Le rapport de Mme E... a été entendu au cours de l'audience publique.
Considérant ce qui suit :
1. M. B..., ressortissant afghan qui indique être né le 2 août 1982, a présenté le
24 septembre 2020 une demande de protection internationale au guichet unique des demandeurs d'asile de Paris. Par un arrêté du 6 novembre 2020, le préfet de police a décidé son transfert aux autorités suédoises, considérées comme responsables de l'examen de sa demande d'asile. Le préfet de police relève appel du jugement du 17 décembre 2020 par lequel le Tribunal administratif de Paris a annulé cet arrêté.

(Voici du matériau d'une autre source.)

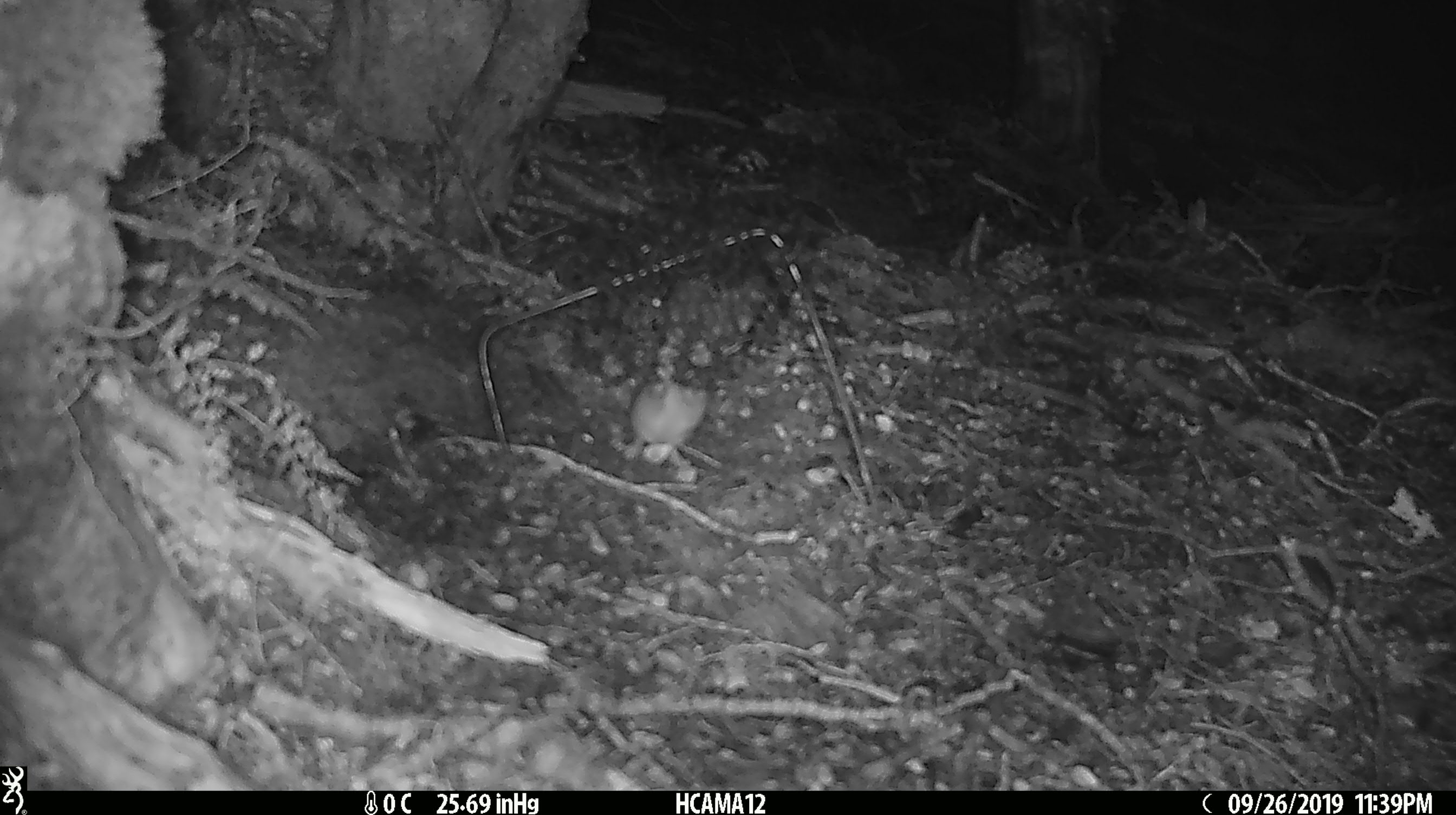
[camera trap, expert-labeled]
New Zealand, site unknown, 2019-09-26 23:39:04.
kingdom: Animalia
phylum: Chordata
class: Mammalia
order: Rodentia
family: Muridae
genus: Mus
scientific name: Mus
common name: mouse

Sur le motif d'annulation retenu par le Tribunal administratif de Paris :
2. Aux termes de l'article 4 du règlement n° 604/2013 du 26 juin 2013 : " Dès qu'une demande de protection internationale est introduite au sens de l'article 20, paragraphe 2, dans un Etat membre, ses autorités compétentes informent le demandeur de l'application du présent règlement, et notamment : / (...) ; / f) de l'existence du droit d'accès aux données le concernant et du droit de demander que ces données soient rectifiées (...) ".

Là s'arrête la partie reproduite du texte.